Thursday, March 18, 2010

A Less-than-terrible Beauty is Born

There is a frightening moment in the Marcel Ophüls documentary, A Sense of Loss (1972), made in the midst of the "troubles" in Northern Ireland, in which a dead IRA member is carried in a flag-draped coffin to his grave by masked men, surrounded by a throng of mourners. When a procession of "soldiers" walks past the camera, one of them, a fat young woman, carries on her ugly face a look of such hatred and rage that it moved John Simon to comment how the conflict could be fuelled for another thousand years by it.

Yeats claimed that the traditional "wearing of the green" that takes place every year wherever Irish people are gathered to celebrate St. Patrick's Day, creates its own "terrible beauty" because of the tragic history of Ireland. But lately that history has been the sentimental creation of people, mostly Republican Catholics, who have capitalized on the violence in Northern Ireland by romanticizing their cause and trying to tie it into the old struggle of Ireland against England. Despite the bloodshed, which has hijacked the history of Northern Ireland for generations, a momentous power-sharing agreement has been created which promises a peace for the country.

However imperfectly devised and implemented, the agreement is more than just another cease-fire or lull in the fighting that has gripped the country and the attention of the world for more than forty years. As a less than disinterested party myself, the realization that partisanship, the us against them attitude, solves nothing any more is by now terribly obvious. And even if I am not at all happy that one side, the Catholics, is being represented by Sinn Fein, a radical Marxist-Leninist group whose right hand is the blood-drenched IRA, at least some of their members (even Gerry Adams) have softened their views to such an extent that they can at least countenance the idea that co-existence with the Protestants is the only conceivable conclusion. That the accord has been brokered by both the British and Irish governments is another semi-miracle. What the accord means is examined here.

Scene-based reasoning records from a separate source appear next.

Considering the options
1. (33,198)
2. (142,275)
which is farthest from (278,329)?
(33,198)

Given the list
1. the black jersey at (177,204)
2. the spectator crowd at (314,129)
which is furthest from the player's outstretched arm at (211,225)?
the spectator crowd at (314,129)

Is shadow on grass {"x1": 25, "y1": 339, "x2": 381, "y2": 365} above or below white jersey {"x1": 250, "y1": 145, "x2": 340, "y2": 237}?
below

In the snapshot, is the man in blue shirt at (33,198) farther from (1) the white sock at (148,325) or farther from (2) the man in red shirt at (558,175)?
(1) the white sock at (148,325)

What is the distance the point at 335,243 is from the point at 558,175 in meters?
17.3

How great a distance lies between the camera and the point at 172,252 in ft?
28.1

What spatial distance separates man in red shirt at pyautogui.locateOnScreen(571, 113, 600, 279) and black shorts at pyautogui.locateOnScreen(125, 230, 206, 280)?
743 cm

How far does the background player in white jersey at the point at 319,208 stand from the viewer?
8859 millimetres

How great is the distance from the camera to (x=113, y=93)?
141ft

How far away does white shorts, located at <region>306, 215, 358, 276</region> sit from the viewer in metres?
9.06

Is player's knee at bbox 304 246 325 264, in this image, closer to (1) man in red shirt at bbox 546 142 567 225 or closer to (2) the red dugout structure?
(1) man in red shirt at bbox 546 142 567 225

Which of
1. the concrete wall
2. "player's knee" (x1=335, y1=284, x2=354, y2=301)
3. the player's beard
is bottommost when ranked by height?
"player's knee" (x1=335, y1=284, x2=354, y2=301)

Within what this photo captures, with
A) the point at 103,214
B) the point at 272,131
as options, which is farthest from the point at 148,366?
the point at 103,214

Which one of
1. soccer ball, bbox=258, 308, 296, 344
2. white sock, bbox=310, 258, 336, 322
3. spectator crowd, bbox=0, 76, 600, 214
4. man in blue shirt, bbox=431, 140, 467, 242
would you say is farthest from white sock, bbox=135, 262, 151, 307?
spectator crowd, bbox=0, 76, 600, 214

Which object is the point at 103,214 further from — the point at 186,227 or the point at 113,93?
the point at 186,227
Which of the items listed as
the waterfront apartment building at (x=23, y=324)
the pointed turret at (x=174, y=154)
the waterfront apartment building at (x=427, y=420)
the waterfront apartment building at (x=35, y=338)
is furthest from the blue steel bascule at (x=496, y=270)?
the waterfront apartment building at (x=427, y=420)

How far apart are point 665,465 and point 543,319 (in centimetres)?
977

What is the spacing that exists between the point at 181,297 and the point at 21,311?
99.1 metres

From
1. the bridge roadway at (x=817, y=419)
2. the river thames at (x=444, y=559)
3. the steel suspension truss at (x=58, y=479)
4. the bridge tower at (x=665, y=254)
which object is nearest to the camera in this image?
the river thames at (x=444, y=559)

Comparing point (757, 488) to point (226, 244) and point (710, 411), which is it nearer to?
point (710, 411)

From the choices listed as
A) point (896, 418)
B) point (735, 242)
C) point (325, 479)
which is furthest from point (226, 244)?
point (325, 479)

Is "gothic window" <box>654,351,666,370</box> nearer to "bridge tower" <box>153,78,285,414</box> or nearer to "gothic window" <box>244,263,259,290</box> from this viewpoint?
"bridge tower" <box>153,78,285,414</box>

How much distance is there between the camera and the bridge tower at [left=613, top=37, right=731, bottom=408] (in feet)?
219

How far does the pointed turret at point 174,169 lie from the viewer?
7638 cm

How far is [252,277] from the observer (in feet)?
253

The longer that this peace settlement lasts, the more it makes me wonder what might have happened in Israel had the opposing parties arrived at a comparable understanding. Clearly, what has been averted in Northern Ireland for four decades is civil war, thanks to the military intervention of the British Army, which was always accused by the IRA of being an occupation force (fuelling the stupid "give Ireland back to the Irish" campaign).

The same kind of conflict - civil war - has been happening in Israel for roughly the same period in its history as the Irish "troubles", whether the ruling majority recognizes the war as a civil one or not. But co-existence between the Israelis and Palestinians is about as likely as the Second Coming. A two-state solution has been proposed, but by the time the Israelis go to the table to hammer out the details, they will probably have seized every acre of habitable real estate, leaving the Palestinians with bottom land in the Dead Sea.

2 comments:

  1. Your remarks about Northern Ireland are sound, but you obviously know nothing about Israel. Stick to what you know.

    ReplyDelete
  2. Alas, I know far more about the politics of the state of Israel than perhaps I need to, or want to.